** start DATASET ROWS **

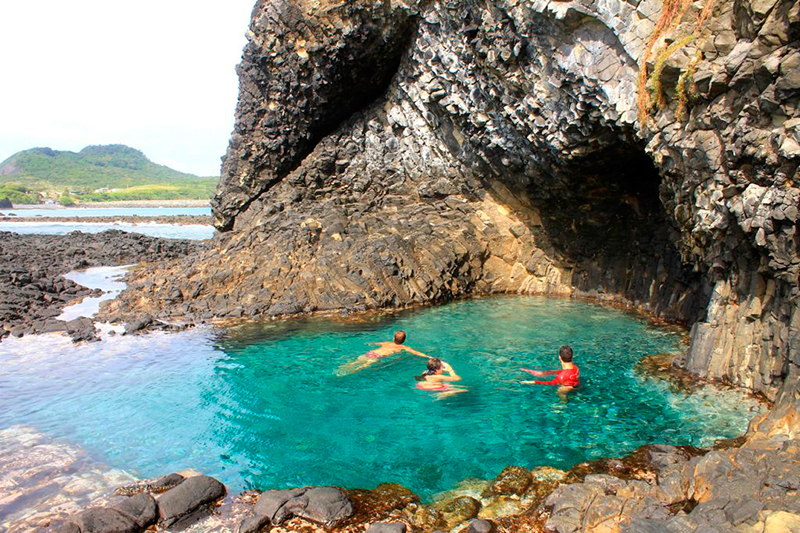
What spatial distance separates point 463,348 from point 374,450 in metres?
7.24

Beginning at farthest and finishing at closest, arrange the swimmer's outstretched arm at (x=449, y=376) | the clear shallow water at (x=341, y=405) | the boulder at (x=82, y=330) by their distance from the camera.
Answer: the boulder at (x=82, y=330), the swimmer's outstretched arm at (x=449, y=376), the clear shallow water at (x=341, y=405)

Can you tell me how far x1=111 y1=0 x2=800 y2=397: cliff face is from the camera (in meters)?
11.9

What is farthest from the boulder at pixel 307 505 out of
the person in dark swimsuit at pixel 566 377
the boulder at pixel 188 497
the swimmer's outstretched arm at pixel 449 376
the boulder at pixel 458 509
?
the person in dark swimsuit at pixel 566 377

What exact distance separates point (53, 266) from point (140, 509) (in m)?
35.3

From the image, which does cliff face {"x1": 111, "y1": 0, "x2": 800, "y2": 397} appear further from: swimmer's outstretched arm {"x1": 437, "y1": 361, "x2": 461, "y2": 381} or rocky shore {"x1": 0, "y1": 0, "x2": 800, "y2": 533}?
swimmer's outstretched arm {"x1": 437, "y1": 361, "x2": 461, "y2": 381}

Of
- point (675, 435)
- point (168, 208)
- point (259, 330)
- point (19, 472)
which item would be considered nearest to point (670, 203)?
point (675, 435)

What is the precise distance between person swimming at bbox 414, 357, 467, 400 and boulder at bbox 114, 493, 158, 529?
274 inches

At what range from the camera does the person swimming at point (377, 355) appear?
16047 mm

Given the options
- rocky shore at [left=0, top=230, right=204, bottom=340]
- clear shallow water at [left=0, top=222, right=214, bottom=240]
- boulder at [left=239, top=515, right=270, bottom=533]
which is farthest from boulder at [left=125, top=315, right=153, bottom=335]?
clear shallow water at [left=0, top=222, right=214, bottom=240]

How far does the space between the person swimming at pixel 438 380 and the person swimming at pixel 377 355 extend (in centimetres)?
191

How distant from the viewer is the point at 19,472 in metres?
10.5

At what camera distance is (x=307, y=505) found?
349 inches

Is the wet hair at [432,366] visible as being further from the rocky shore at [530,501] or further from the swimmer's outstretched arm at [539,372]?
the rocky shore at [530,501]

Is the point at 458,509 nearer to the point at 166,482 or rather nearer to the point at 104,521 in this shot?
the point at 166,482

** end DATASET ROWS **
** start DATASET ROWS **

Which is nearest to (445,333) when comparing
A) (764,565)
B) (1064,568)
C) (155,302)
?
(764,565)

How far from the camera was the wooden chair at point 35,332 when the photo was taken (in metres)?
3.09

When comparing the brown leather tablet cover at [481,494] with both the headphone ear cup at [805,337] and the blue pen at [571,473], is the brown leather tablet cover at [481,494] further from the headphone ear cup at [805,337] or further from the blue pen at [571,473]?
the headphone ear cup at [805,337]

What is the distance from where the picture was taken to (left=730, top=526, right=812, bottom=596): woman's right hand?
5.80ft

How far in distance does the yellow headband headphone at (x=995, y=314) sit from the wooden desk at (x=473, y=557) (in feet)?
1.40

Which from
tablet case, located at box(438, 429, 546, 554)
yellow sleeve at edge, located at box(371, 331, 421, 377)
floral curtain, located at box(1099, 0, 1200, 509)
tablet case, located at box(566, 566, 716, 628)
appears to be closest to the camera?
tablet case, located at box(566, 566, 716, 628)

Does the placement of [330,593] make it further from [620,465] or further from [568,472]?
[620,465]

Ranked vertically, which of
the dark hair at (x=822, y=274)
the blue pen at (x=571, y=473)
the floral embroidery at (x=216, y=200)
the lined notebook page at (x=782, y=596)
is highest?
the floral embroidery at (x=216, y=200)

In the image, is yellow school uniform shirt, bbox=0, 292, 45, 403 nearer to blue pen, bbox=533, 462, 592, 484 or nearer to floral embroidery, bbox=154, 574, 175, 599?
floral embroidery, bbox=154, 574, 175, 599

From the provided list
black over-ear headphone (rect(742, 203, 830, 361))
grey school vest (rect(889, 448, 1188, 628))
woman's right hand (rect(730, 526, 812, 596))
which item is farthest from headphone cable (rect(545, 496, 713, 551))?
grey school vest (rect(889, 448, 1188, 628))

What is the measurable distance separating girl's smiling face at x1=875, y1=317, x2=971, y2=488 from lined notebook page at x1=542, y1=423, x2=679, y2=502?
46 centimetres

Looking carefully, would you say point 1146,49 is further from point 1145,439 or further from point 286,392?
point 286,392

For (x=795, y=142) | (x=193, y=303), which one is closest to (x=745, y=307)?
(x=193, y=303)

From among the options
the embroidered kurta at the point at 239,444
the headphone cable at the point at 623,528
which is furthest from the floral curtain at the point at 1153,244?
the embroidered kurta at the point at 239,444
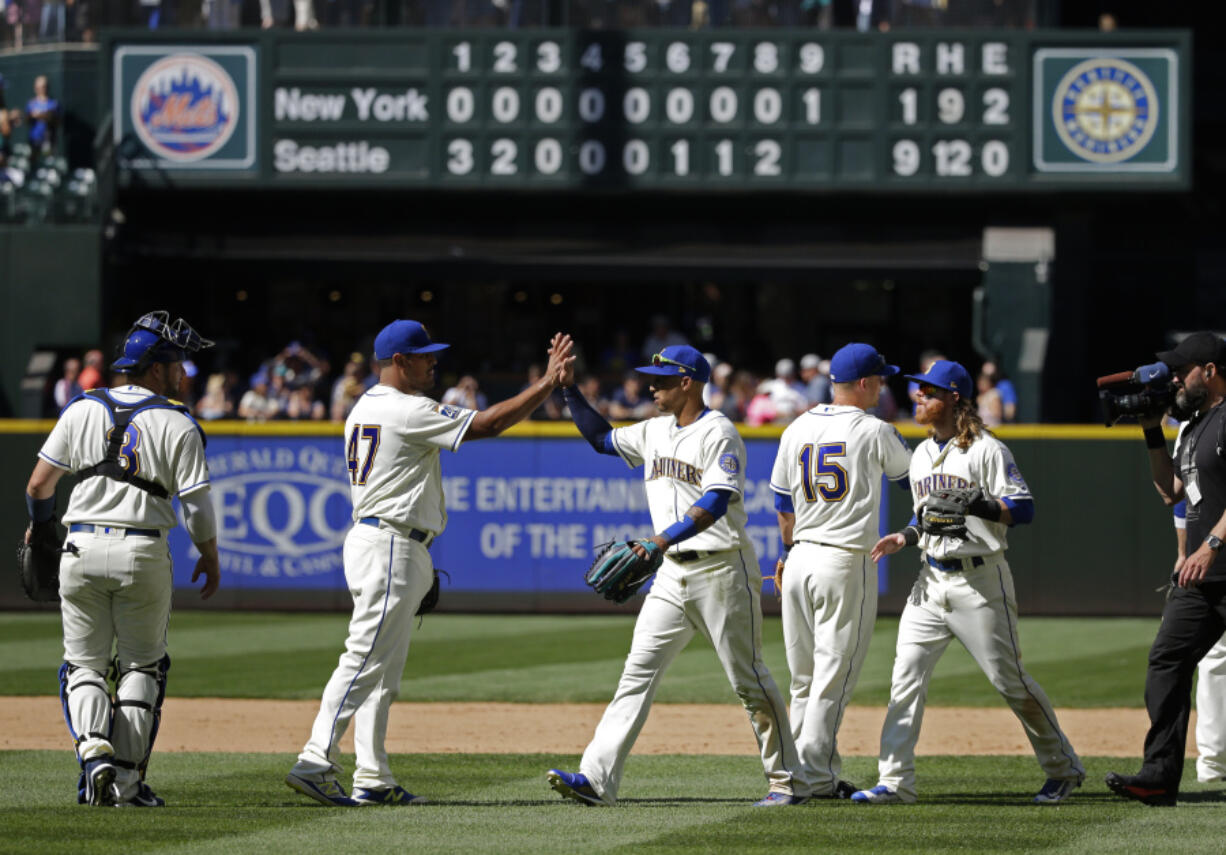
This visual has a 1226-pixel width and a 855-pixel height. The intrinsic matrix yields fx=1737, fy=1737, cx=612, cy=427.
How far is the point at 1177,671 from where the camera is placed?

** end DATASET ROWS **

◆ WHAT TO PRODUCE
Identify every line in the entries that contains the word "between" and copy each one.

◆ SOLUTION TO THIS PROBLEM
What is the precise distance between person swimming at bbox 414, 357, 467, 400 and boulder at bbox 114, 493, 158, 529?
How far does the space between the person swimming at pixel 438 380 and the person swimming at pixel 377 355 extend (in centimetres)?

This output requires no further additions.